Metroparks is leaning on the very concept that has bedeviled other area mainstays — from the Detroit Zoo to Cobo Center: regionalism. “The key for us in today’s society is partnerships,” Bresciami says. “You can’t just go on your own and think you can survive without partnerships.”

Bresciami says he meets annually with supervisors from each township in the Metropark system to assess needs and look for efficiencies in order to ensure the parks aren’t duplicating services. And he is seeking new collaborations. The Detroit Symphony Orchestra provides free concerts in the Metroparks; First Tee of Detroit offers golf lessons; and the Michigan Mountain Biking Association and American Cycle and Fitness provide a skills course and facility at Stony Creek.

Metroparks also partners with Oakland County to offer an annual motor vehicle pass to residents that is valid in both park systems. Oakland County Parks, created in 1966, offers 13 locations covering 6,400 acres — just a sliver of the county’s 90,000 total park acreage. This year, the Oakland County system draws $15.1 million of its $27-million budget from a quarter of a mill on property owners; the millage revenues will likely drop by $1 million next year, says Daniel Stencil, executive officer. In order to stave off cuts in services last year, the Oakland County parks devised a strategic plan that included an early-retirement option and broad department reorganization.

“The historic model was very vertical; everyone was in these little cylinders and no one really shared their resources,” Stencil says. “Now we share resources, both human and equipment, across boundaries.”

The future of Oakland County’s parks ultimately rests with the public, Stencil says.

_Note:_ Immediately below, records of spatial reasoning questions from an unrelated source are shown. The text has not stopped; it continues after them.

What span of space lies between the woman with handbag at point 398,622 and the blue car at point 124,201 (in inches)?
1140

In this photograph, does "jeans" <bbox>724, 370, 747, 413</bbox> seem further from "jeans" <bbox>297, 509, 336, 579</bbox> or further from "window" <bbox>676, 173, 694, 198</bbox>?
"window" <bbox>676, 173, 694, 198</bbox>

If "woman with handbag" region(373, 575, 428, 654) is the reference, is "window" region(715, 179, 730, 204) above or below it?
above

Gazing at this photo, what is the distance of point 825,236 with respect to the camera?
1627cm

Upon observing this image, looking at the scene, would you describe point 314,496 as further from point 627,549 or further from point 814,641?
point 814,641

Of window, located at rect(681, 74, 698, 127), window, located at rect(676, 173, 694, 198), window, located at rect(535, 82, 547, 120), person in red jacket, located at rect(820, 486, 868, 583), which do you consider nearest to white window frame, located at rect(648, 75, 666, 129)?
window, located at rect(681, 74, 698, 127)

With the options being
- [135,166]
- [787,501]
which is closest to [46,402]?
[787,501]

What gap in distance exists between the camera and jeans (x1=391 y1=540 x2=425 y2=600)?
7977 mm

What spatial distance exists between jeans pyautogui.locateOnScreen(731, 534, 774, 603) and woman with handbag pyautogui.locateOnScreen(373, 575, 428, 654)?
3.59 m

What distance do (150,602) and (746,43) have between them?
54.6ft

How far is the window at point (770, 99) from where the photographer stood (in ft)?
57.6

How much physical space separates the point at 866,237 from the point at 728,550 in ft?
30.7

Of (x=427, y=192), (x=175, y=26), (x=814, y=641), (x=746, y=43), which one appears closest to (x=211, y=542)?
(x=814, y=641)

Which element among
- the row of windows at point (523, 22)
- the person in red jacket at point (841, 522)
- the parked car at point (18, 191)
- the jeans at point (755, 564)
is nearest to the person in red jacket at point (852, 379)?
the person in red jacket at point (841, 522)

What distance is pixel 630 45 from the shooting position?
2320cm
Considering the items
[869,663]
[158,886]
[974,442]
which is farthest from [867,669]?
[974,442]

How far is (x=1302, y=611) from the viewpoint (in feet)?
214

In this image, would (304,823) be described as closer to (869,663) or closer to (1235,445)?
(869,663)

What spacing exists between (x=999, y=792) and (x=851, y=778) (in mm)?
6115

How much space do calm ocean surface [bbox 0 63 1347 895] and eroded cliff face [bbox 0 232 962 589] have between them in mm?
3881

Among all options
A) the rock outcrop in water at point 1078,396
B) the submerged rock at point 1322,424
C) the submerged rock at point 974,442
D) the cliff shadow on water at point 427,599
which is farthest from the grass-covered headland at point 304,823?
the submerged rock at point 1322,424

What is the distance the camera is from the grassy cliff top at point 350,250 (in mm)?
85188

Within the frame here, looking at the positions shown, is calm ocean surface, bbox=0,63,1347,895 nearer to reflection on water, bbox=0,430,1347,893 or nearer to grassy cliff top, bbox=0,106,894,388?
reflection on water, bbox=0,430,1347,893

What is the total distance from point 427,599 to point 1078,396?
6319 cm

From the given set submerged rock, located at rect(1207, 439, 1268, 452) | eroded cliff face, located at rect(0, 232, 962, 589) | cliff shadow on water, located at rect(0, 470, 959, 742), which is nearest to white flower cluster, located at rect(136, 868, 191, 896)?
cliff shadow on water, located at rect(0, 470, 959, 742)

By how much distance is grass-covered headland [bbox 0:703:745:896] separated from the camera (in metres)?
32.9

Visits to county parks have been static, at about 1.6 million every year. He says the county would like to boost that number by 75,000 annually for the next 12 years through better marketing and a continued partnership with the DNR and Metroparks to build a 350-mile trail system that loops around Oakland County.

“I think what all of the residents of Oakland County benefit from is they have lots of opportunities,” Stencil says. “Sometimes it’s not as important what park system they’re in so long as they’re in a park.”